Au Burkina Faso, le collectif contre l’impunité et la stigmatisation des communautés (CISC) exige une enquête spéciale, après le décès en détention de 12 personnes suspectées de terrorisme.

Faire la lumière sur la mort des 12 personnes dans une cellule de prison à Tanwalbougou représente le défi du collectif. Dans sa déclaration, il accuse la gendarmerie d’exécution extrajudiciaire, alors qu’aucune enquête préalable n’a confirmé les liens entre les personnes interpellées et les terroristes. A l’en croire, les allégations des autorités burkinabé ne correspondent en rien à plusieurs témoignages recueillis et recoupés sur le terrain.

Mercredi, le procureur de Fada N’Gourma (Est), Judicael Kadéba, avait annoncé la mort de ces douze personnes, dans leurs cellules pendant la nuit, parmi 25, ayant été arrêtées pour « suspicion de faits de terrorisme« , et l’ouverture d’une enquête confiée à la brigade de recherche de la gendarmerie de Fada N’Gourma.

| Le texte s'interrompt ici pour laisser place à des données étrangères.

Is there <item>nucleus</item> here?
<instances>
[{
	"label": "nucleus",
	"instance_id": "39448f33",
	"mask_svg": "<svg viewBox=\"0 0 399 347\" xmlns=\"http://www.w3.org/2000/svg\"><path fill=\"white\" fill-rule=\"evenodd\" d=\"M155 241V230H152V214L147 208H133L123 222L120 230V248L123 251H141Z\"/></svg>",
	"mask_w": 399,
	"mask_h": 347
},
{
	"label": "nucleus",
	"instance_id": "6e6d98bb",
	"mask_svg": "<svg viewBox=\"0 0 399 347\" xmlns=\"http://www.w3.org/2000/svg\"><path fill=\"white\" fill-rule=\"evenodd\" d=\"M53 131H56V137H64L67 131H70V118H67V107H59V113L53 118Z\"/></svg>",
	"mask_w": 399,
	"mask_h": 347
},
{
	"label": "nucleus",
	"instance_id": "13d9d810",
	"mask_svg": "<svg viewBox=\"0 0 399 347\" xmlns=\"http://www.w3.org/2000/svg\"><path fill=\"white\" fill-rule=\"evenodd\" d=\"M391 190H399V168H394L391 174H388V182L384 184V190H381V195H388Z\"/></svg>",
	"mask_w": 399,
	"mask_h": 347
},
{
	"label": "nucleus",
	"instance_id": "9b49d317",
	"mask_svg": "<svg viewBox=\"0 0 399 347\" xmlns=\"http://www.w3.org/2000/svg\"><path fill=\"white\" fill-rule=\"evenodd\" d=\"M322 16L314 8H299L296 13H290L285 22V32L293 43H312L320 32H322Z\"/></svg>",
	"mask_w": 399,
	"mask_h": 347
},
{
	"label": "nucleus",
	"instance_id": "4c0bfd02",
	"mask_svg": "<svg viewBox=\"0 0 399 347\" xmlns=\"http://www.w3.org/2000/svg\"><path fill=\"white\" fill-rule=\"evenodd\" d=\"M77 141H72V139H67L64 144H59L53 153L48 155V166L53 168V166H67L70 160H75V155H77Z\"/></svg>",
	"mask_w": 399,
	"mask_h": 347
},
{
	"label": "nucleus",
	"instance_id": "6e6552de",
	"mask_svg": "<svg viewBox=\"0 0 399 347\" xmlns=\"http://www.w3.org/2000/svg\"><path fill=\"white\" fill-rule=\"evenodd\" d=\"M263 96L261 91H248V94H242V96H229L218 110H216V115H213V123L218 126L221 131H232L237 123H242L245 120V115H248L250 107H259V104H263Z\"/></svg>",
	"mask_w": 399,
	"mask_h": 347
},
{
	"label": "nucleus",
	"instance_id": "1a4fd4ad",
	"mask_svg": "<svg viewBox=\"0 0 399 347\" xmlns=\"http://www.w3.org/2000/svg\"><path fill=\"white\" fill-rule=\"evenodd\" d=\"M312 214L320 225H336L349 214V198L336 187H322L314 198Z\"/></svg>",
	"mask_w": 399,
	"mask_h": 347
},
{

« Comment les gendarmes peuvent-ils enquêter sur une affaire dans laquelle ils sont directement impliqués ?« , s’interroge le CISC, exigeant une commission d’enquête spéciale pour une meilleure recherche de la vérité et que la justice internationale soit saisie. Les forces de l’ordre du Burkina Faso ont été plusieurs fois, depuis quelques mois, accusées de bavures ou d’exactions, notamment contre des populations peules.